---- Text under study

Reimplement custom_vjp.optimize_remat using custom_dce.

jax-ml · Feb 27, 2025 · 10756cb · 10756cb
1 parent d69da3b
commit 10756cb
Show file tree

Hide file tree

Showing 4 changed files with 58 additions and 245 deletions.
diff --git a/jax/_src/custom_derivatives.py b/jax/_src/custom_derivatives.py
@@ -16,7 +16,7 @@
 
 from collections.abc import Callable, Sequence
 import dataclasses
-from functools import update_wrapper, reduce, partial, wraps
+from functools import update_wrapper, reduce, partial
 from typing import Any, Generic, TypeVar
 
 from jax._src import config
@@ -32,6 +32,7 @@
 from jax._src.api_util import (
   argnums_partial, flatten_fun_nokwargs, resolve_kwargs,
   prepend_static_args, debug_info)
+from jax._src.custom_dce import custom_dce
 from jax._src.errors import UnexpectedTracerError
 from jax._src.state.types import AbstractRef
 from jax._src.interpreters import ad
@@ -640,10 +641,12 @@ def __call__(self, *args: Any, **kwargs: Any) -> ReturnValue:  # pytype: disable
     # TODO(necula): figure out how to construct the debug_bwd args
     debug_bwd = debug_info("custom_vjp bwd", self.bwd, args, {})

--------

Exercise instructions:
[1] In the custom_vjp commit, which name is removed from the import from functools?
[2] Extend the custom_vjp commit diff past its last line.

---- Supplied entries

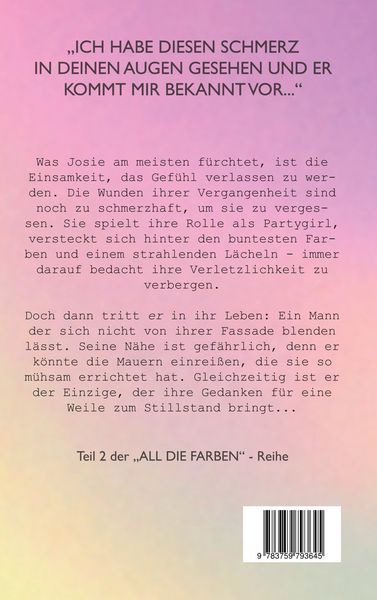 Produktbild: All die Farben um mich herum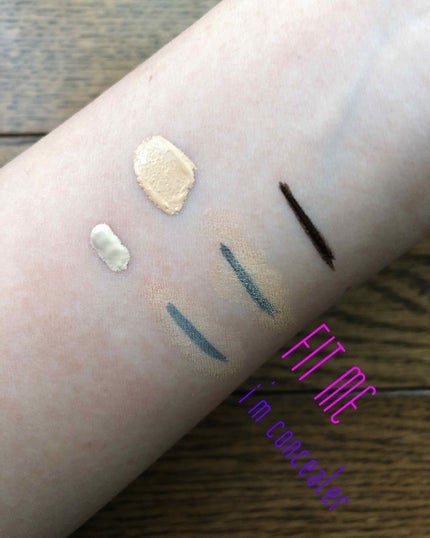 フィットミー コンシーラー/MAYBELLINE NEW YORK/リキッドコンシーラーを使ったクチコミ(1枚目)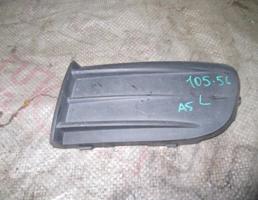 Решетка переднего бампера левая для Skoda Octavia (A5 1Z-) 2004-2013  запчасти бу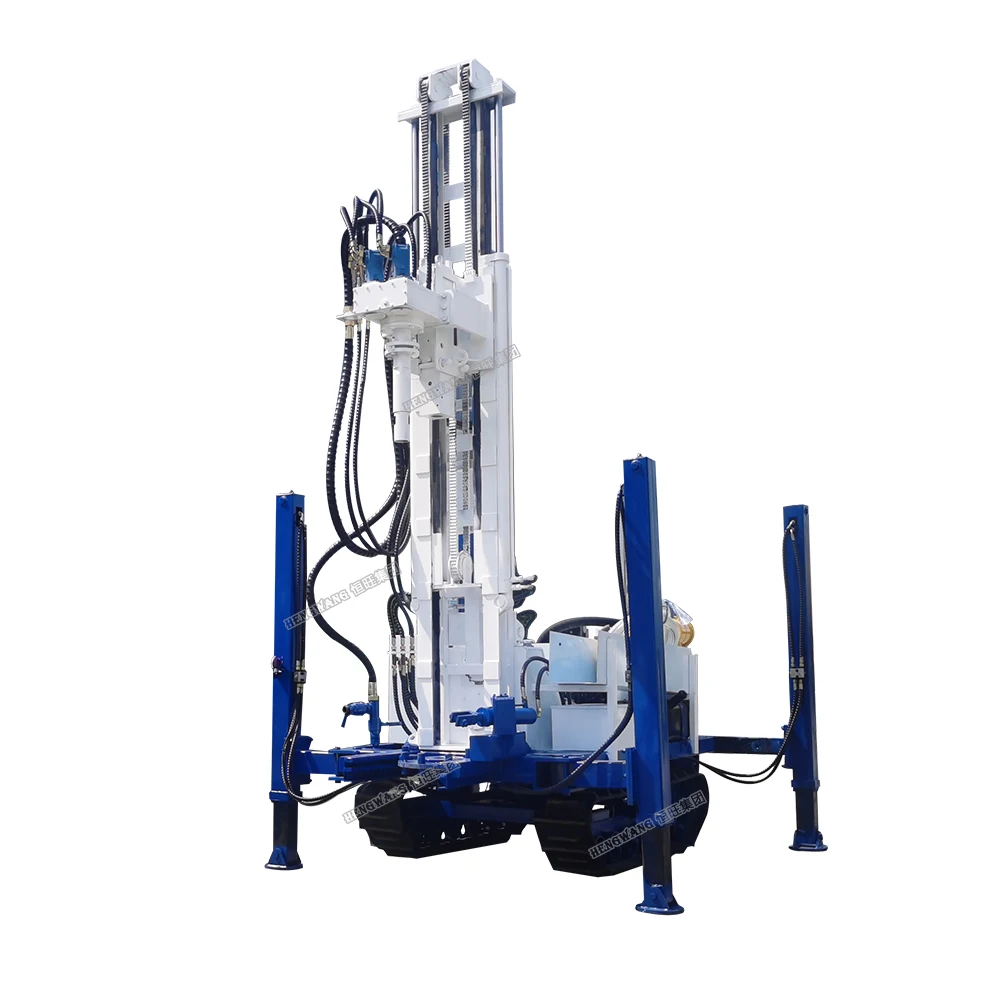 Full hydraulic SPT core drilling machine sample drill rig Geological exploration drill rig price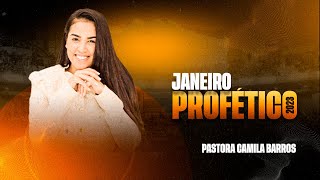 Janeiro Profético 2023  Pra Camila Barros  ADBrás [upl. by Nae632]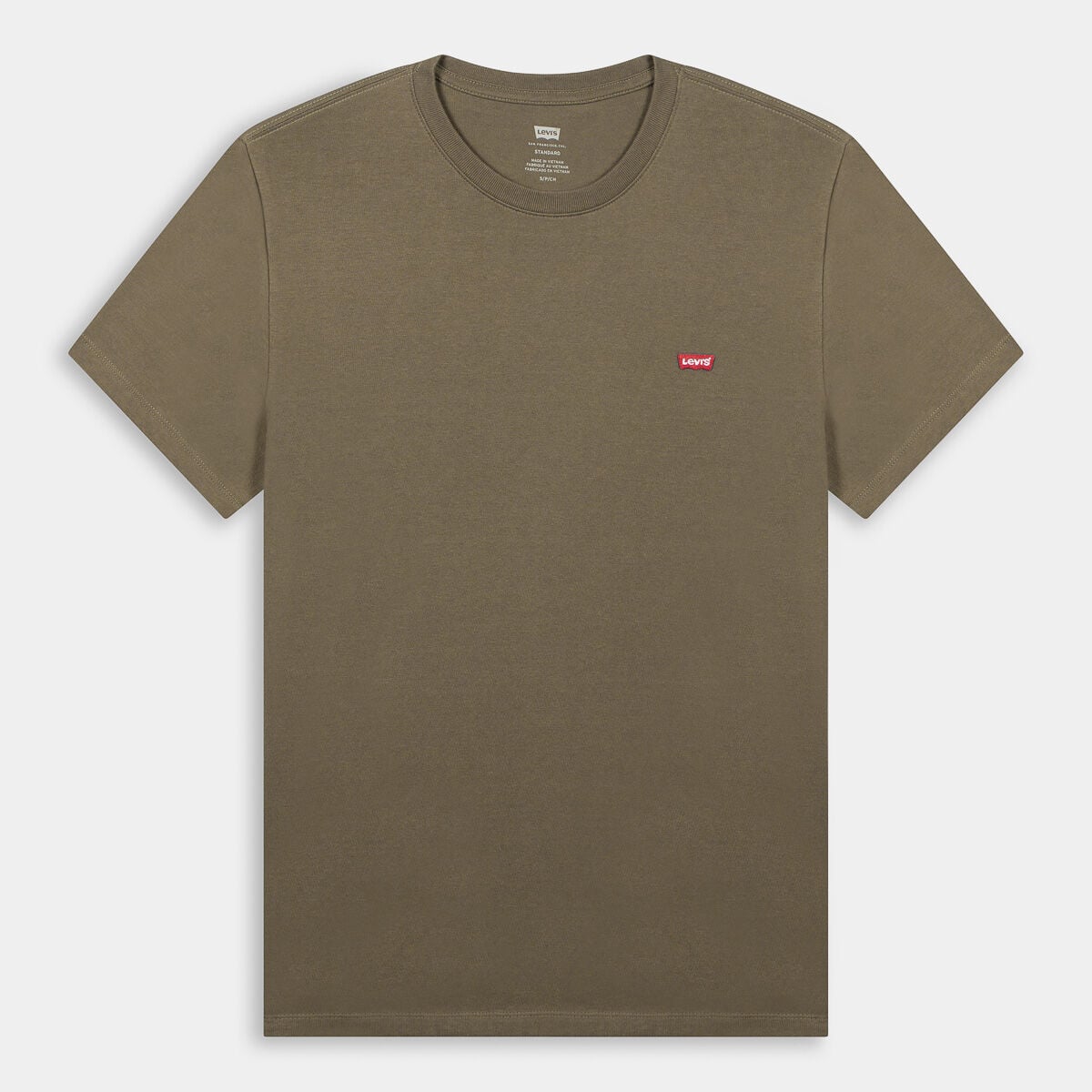 T-shirt Levi's da Uomo, verde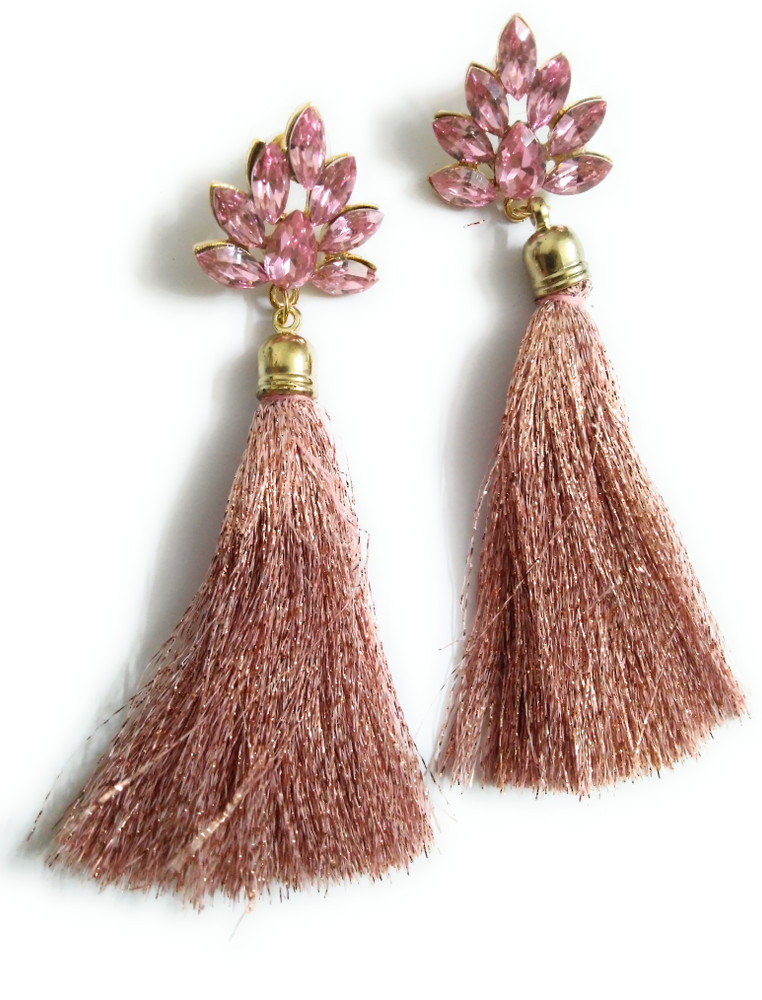 Details more than 180 tassel earrings flipkart best seven.edu.vn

--------

Response list:
[1] wraps

[2]
     if self.optimize_remat:
+      if self.symbolic_zeros:
+        # TODO(dfm): This probably shouldn't be too hard to support.
+        raise NotImplementedError(
+            "remat optimization for custom_vjp does not support symbolic zeros")
       fwd = optimize_remat_of_custom_vjp_fwd(
-          self.fun, debug_fun, self.fwd, debug_fwd,
-          nondiff_argnums=self.nondiff_argnums,
-          symbolic_zeros=self.symbolic_zeros)
+          self.fun, self.fwd, nondiff_argnums=self.nondiff_argnums)
     else:
       fwd = self.fwd
     if config.enable_custom_vjp_by_custom_transpose.value:
@@ -1554,229 +1557,24 @@ def jvp(primals, tangents):
 # simpler, but it would be worth revisiting this.
 def optimize_remat_of_custom_vjp_fwd(
     fun: Callable[..., ReturnValue],
-    debug_fun: core.DebugInfo,
     fwd: Callable[..., tuple[ReturnValue, Any]],
-    debug_fwd: core.DebugInfo,
     nondiff_argnums: Sequence[int] = (),
-    symbolic_zeros: bool = False,
 ) -> Callable[..., tuple[ReturnValue, Any]]:
-  if symbolic_zeros:
-    # TODO(dfm): This probably shouldn't be too hard to support.
-    raise NotImplementedError(
-        "remat optimization for custom_vjp does not support symbolic zeros")
-
-  @wraps(fwd)
-  def wrapped_fwd(*args, **kwargs) -> tuple[ReturnValue, Any]:
-    # TODO(dfm): This initial logic is duplicated from custom_vjp.__call__
-    # above and it would be good to consolidate it.
-    fwd_name = debug_fwd.func_name if debug_fwd else str(fwd)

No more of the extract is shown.